Jorge Jaime Valdez
Hay peruanos por todo el mundo, y
también huancaínos; sin embargo, pocos
pueden mostrar que estudiaron arte en Berlín y Londres, que sus trabajos
y retrato aparecen en antologías de los mejores artistas jóvenes europeos, o que
expusieron su obra en galerías de Alemania, España, Inglaterra y Eslovenia,
como es el caso de Antonio Gonzales Paucar.

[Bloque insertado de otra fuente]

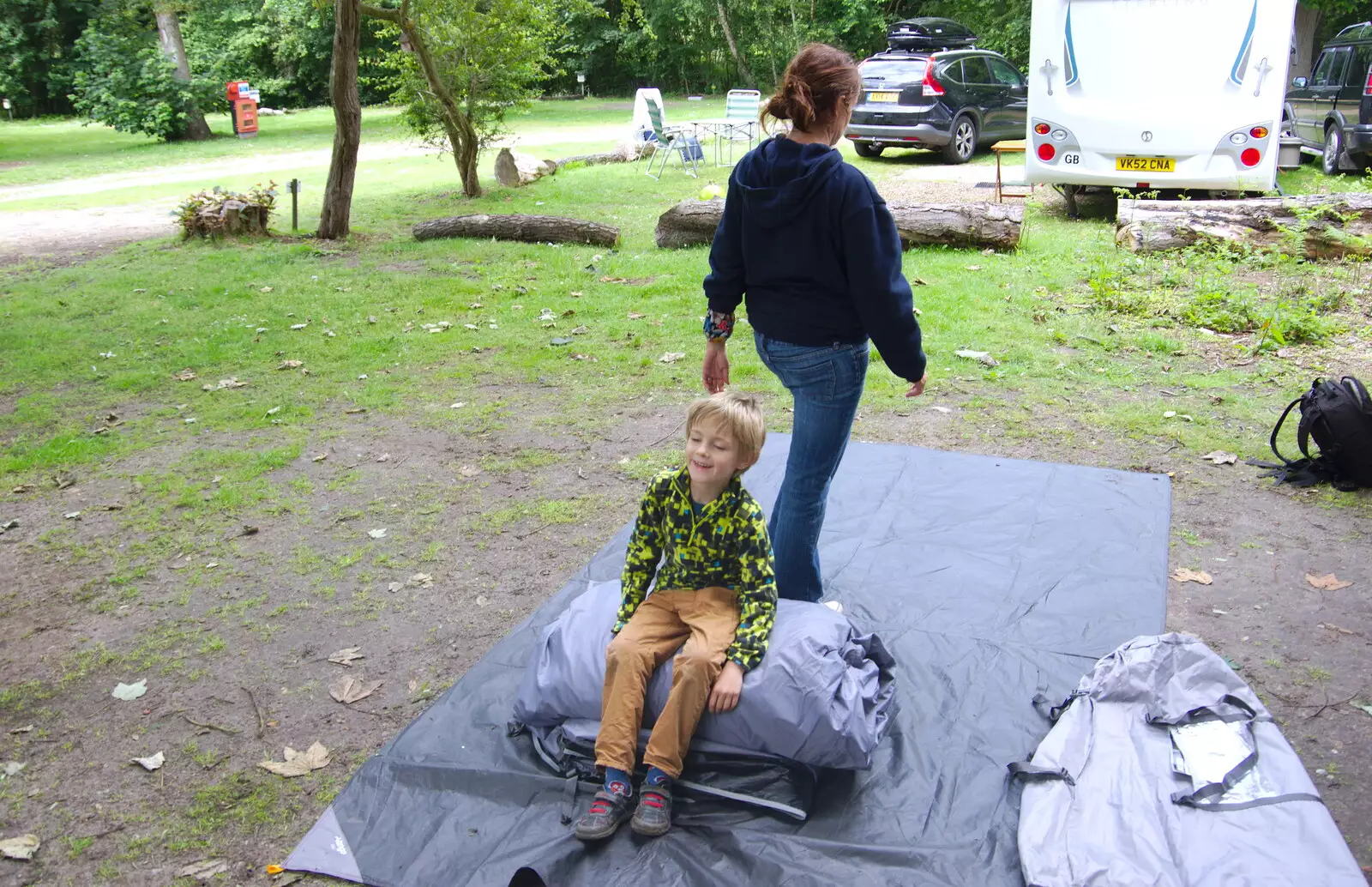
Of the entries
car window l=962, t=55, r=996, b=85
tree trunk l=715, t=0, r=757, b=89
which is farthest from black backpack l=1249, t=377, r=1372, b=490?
tree trunk l=715, t=0, r=757, b=89

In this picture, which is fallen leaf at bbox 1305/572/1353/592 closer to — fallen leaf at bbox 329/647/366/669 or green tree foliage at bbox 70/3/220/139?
fallen leaf at bbox 329/647/366/669

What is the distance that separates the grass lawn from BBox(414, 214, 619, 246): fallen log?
243mm

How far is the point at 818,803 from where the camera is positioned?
9.54 ft

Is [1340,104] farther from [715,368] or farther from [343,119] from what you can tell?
[715,368]

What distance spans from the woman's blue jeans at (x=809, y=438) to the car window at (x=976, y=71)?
15265 millimetres

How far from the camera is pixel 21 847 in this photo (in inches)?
114

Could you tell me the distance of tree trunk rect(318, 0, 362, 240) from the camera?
10.8m

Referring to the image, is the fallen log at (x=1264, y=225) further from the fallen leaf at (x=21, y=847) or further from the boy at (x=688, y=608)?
the fallen leaf at (x=21, y=847)

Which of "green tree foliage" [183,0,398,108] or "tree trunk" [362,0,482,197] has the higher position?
"green tree foliage" [183,0,398,108]

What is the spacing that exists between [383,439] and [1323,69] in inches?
→ 596

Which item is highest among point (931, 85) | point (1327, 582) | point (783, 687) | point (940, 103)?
point (931, 85)

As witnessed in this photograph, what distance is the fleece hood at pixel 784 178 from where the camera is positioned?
10.2 ft

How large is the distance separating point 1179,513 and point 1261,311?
11.9ft

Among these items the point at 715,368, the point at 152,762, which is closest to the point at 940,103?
the point at 715,368
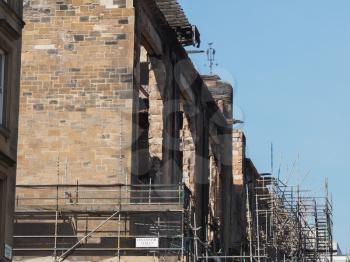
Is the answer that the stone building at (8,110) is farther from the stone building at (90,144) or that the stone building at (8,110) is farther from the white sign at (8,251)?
the stone building at (90,144)

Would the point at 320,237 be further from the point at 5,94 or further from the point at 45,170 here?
the point at 5,94

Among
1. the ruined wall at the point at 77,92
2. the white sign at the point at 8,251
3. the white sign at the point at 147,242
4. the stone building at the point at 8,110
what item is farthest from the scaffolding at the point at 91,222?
the stone building at the point at 8,110

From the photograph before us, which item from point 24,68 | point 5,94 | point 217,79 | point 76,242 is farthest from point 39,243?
point 217,79

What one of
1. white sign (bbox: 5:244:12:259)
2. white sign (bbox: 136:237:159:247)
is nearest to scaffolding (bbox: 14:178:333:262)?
white sign (bbox: 136:237:159:247)

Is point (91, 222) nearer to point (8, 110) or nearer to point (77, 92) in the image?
point (77, 92)

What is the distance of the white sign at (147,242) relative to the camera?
3500cm

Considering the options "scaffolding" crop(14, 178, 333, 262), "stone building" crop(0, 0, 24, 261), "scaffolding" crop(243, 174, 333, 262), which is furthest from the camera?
"scaffolding" crop(243, 174, 333, 262)

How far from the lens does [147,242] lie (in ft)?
115

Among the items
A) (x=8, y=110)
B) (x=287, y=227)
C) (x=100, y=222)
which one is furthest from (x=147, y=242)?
(x=287, y=227)

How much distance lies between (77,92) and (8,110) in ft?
29.4

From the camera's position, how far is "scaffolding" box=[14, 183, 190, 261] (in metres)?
35.0

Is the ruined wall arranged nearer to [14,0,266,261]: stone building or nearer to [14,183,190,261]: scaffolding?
[14,0,266,261]: stone building

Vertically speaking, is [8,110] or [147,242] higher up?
[8,110]

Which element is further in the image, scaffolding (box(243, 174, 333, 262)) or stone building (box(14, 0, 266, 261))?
scaffolding (box(243, 174, 333, 262))
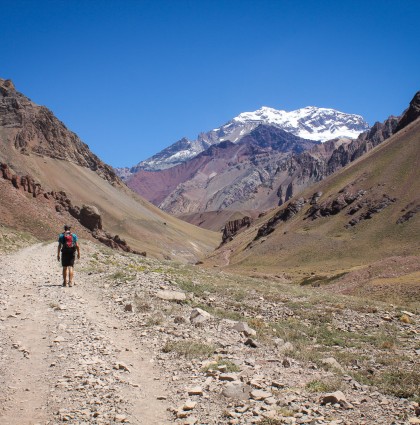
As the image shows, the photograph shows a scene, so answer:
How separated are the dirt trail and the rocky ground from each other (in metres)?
0.03

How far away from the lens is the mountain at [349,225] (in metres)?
88.7

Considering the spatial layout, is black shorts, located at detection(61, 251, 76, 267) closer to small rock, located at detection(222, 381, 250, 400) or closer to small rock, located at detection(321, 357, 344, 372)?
small rock, located at detection(321, 357, 344, 372)

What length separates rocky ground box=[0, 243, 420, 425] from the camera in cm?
802

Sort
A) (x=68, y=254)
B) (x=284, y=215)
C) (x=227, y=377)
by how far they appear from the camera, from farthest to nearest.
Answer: (x=284, y=215)
(x=68, y=254)
(x=227, y=377)

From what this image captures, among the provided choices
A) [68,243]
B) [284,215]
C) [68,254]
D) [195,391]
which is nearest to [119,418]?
[195,391]

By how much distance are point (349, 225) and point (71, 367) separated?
104513 mm

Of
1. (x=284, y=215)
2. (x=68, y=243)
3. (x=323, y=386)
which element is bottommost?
(x=323, y=386)

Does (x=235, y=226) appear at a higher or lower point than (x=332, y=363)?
higher

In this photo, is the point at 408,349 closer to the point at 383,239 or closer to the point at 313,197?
the point at 383,239

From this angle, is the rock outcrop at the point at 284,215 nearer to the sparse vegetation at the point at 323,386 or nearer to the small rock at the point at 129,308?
the small rock at the point at 129,308

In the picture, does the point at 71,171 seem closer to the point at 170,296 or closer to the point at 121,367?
the point at 170,296

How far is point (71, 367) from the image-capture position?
941 centimetres

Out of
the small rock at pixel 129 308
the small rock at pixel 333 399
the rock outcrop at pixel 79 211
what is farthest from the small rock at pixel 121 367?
the rock outcrop at pixel 79 211

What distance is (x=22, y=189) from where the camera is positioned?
224 ft
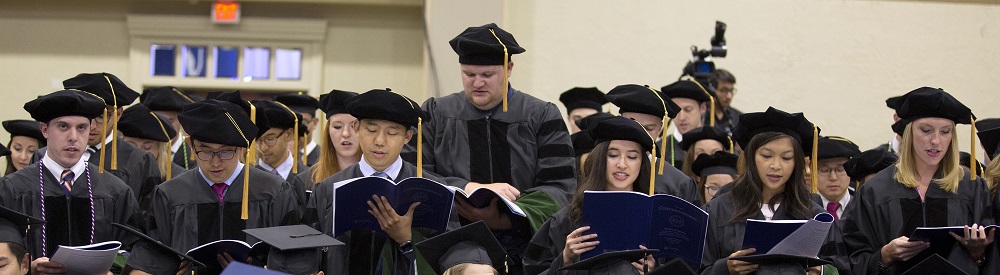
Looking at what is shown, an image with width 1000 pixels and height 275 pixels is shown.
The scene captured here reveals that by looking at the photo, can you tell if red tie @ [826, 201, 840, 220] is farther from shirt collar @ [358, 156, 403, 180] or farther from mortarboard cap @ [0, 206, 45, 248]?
mortarboard cap @ [0, 206, 45, 248]

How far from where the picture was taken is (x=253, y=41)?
12516mm

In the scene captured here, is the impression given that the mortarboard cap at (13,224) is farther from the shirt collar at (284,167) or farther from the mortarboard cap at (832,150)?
the mortarboard cap at (832,150)

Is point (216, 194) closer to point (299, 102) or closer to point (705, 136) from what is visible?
point (299, 102)

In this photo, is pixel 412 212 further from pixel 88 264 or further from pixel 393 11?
pixel 393 11

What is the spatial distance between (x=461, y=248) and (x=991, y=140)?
3.03 meters

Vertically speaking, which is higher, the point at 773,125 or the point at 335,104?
the point at 773,125

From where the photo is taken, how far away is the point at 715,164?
7336mm

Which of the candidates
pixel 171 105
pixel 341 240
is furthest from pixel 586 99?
pixel 341 240

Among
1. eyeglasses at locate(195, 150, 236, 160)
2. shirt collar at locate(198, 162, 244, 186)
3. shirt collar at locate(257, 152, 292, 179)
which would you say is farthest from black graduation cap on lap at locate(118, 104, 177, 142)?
eyeglasses at locate(195, 150, 236, 160)

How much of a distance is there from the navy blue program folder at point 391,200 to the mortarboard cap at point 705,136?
9.07ft

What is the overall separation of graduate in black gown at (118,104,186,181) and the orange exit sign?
15.7ft

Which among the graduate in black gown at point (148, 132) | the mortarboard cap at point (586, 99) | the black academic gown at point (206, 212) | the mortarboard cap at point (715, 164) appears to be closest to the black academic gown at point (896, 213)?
the mortarboard cap at point (715, 164)

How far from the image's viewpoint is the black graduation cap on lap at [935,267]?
17.5 feet

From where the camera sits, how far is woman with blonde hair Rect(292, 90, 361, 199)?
6520 millimetres
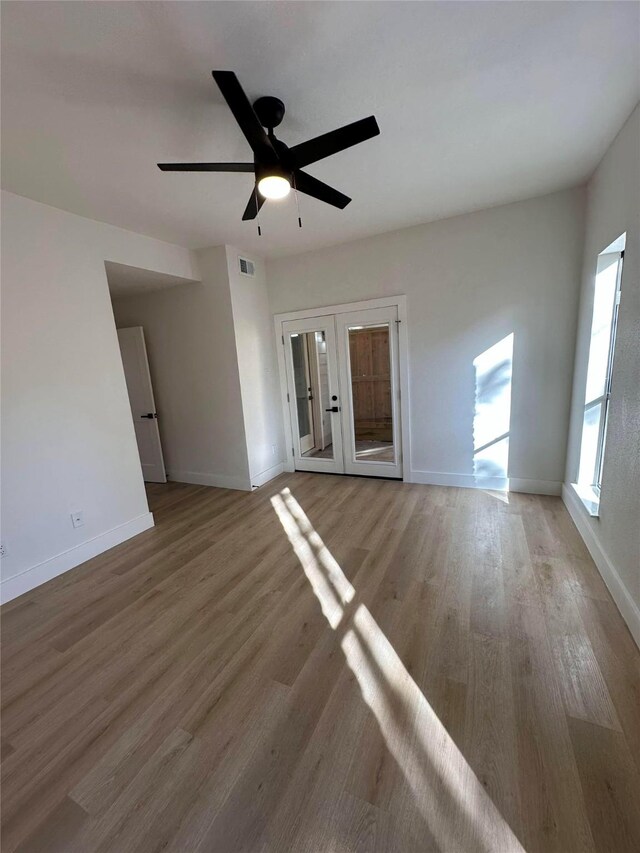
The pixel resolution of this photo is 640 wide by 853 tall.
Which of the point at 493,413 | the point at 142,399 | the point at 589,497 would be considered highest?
the point at 142,399

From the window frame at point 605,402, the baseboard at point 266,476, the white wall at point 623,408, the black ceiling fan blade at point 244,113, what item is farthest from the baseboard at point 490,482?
the black ceiling fan blade at point 244,113

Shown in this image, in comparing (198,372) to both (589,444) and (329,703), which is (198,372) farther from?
(589,444)

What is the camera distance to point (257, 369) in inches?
172

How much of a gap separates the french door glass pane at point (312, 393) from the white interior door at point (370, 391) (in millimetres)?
266

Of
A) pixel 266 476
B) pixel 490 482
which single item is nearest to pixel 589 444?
pixel 490 482

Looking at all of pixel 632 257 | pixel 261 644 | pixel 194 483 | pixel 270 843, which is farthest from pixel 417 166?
pixel 194 483

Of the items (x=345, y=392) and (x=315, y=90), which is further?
(x=345, y=392)

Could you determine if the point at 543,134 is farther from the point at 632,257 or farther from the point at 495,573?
→ the point at 495,573

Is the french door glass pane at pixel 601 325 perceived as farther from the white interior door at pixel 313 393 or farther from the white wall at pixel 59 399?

Oriundo de Aza, es el hermano menor de
una familia notable de artistas imagineros y nieto de don Pedro Abilio, maestro
de la artesanía peruana. Probablemente, de él haya heredado el arte que corre
por sus venas como otra sangre. El artista firma como Antonio Paucar para
revalorar sus raíces andinas e identificarse con una cultura que admira con
devoción, y en vista de que Gonzales es un apellido muy conocido en el viejo
continente.
Hace una década, Antonio dejó el arte
popular y su patria para migrar a la lejana Alemania; no práctica la imaginería
propiamente, pero es un “curioso” como el abuelo. En los pueblos del ande, el
“curioso” es el artista, el ingenioso, que sabe y hace de todo. Esta capacidad
de asombro, propia de los niños, hace que Toño siga creando y sorprendiendo por
lo irreverente, lúdico, diferente y conceptual de su arte.
Hace instalaciones y performances, maneja el video y la
fotografía, el teatro y la danza, la música y el dibujo, convierte lo cotidiano
en extraordinario; vive y bebe del campo, de su pueblo, de su gente, del olor a
tierra mojada, de las flores de retama, del olor a eucalipto o de las abejas
que rondan ruidosas por su casa de Aza, muy cerca de Huancayo, pero que aún
conservan ese paisaje andino que uno recuerda cuando se encuentra lejos.
Es difícil mostrar de manera impresa
su trabajo, porque no solo son imágenes, sino sonidos, olores, sabores y
texturas. Como, por ejemplo, esas miles
de larvas de mosca que forman una silueta humana que pronto se dispersa y
desintegra en alusión a la corrupción de la carne en “Descomposición
figurativa”. Una rueda de bicicleta se convierte en un curioso y lúdico
homenaje a Marcel Duchamp en “Marcelinho”.

En otro de sus trabajos, el propio
artista se sepulta, literalmente, con la tierra fértil de su chacra en
“Protéjame”. Su mano se convierte en un
candelabro y su cuerpo en altar, sus dedos arden en una suerte de ritual
católico y pagano en “Altar”. En “Danzando con mis luciérnagas”, uno de sus trabajos más
celebrado, vemos la silueta del artista,
en la profundidad de la noche, danzando con luces, que aparecen y desaparecen
con la fugacidad que tiene la ilusión y la alegría. Nos recuerda a las fiestas
patronales o al propio vuelo de las luciérnagas en las noches serranas, donde
el cielo estrellado se refleja en las intermitencias de estos insectos
sorprendentes, convirtiéndose en una metáfora hermosa sobre la levedad del ser
y la vida.

El arte de Antonio Paucar es
impresionante y da cuenta de un espíritu libre, imaginativo, noble, generoso,
místico y sensible, donde, a pesar de la distancia, su cultura andina está
siempre presente, fusionada con la europea, como se puede ver en una performance que hizo el año pasado en
Lima, llamada “Trasfusión” que, valiéndose de sorbetes y vino, teniendo como
único fondo una pared blanca que se mancha por el rojo del licor, como si fuera
sangre, nos hace reflexionar sobre el cuerpo, la guerra, la violencia política
y la vida.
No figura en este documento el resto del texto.